This CarBuzz post about European cars not available in the US got me asking, once again, why a wealthy country with a lot of empty-nester families and one-person households buys so many SUVs and pickup trucks. No one has really answered me except for a generic “trade-offs between room and MPG are no longer necessary because drive trains are so efficient and gas is so cheap.”
In this Hemmings post one of the regular commenters, Joe Essid, wrote that he thought America’s fever for large vehicles would break. I wrote that I wish that were true, but without an exogenous shock like a Middle East war that sends gas to $5 or $6 a gallon I don’t see the fever breaking.

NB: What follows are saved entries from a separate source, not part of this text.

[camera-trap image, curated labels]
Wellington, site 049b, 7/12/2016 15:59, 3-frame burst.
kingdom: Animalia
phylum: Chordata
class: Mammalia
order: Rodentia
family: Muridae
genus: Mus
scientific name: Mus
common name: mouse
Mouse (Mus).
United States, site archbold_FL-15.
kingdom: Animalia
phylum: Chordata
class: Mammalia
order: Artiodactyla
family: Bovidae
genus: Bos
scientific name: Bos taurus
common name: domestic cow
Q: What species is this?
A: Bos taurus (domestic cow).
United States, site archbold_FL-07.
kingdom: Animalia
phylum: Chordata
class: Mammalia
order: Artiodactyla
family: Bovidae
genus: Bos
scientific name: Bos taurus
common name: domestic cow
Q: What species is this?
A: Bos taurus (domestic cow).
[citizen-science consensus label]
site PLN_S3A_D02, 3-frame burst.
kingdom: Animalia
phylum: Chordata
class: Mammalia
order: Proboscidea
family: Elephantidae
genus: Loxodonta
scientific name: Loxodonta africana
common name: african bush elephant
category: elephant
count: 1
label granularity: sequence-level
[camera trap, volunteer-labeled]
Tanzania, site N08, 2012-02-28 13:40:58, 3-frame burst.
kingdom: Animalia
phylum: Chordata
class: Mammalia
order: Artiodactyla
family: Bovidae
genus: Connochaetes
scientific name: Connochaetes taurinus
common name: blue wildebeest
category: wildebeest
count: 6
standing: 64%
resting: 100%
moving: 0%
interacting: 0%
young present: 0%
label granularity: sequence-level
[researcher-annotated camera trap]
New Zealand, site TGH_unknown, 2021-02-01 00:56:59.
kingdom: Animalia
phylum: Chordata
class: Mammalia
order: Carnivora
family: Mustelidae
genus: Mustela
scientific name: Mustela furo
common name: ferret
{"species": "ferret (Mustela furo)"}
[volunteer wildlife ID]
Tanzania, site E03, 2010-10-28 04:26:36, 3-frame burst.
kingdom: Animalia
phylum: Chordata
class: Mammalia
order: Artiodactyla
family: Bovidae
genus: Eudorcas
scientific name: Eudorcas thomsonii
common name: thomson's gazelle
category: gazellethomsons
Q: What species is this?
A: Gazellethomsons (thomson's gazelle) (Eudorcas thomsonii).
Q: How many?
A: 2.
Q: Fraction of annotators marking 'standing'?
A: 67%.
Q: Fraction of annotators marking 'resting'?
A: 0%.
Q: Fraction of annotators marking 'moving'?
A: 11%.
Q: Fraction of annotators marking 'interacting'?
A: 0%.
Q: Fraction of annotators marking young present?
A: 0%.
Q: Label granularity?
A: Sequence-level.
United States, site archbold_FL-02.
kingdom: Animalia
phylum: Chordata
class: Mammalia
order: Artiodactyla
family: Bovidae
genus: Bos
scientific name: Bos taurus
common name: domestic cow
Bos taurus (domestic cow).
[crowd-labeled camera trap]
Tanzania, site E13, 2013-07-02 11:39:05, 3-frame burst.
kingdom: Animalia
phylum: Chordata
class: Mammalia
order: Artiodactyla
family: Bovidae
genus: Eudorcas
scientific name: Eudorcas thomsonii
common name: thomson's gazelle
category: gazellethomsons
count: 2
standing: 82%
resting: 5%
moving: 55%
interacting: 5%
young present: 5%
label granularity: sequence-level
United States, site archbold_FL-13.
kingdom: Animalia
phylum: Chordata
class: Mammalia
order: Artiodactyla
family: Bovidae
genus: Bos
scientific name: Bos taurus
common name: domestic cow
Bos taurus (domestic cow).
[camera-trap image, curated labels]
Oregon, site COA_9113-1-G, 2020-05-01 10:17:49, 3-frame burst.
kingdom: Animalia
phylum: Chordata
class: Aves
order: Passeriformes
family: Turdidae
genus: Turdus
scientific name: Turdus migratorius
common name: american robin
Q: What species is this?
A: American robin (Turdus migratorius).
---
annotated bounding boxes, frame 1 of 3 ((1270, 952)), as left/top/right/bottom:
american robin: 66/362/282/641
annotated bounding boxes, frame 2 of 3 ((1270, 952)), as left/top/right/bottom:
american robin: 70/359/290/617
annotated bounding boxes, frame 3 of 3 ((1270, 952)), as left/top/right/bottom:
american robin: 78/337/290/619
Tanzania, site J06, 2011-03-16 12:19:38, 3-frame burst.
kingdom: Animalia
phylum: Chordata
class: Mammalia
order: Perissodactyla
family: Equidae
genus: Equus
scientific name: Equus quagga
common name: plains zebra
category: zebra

The CarBuzz post included this, “Another common hatred in the US is small hot hatchbacks. American buyers are obsessed with SUVs…” I have to confess that I also do not share the fascination with “small hot hatchbacks” that exists in Europe, but I also wonder why the American car-buying public eschews them completely.
Of the cars listed by CarBuzz, this one was the most interesting to me:
This is an Alpine A110. Alpine (pronounced Al-Peen) is a French manufacturer that stopped production in 1995—by then the cars were just badge-engineered Renaults, anyway—but is back with this car. It is powered by a turbocharged 4-cylinder engine producing 250 HP and 236 LB-FT of torque, high output for a car weighing less than 2,500 pounds. Yeah, yeah, I know—it’s not an SUV.
What do you think? If you’re part of a one-person or two-person household and drive an SUV or pickup truck, why do you not drive something smaller? I really want to know because I don’t understand.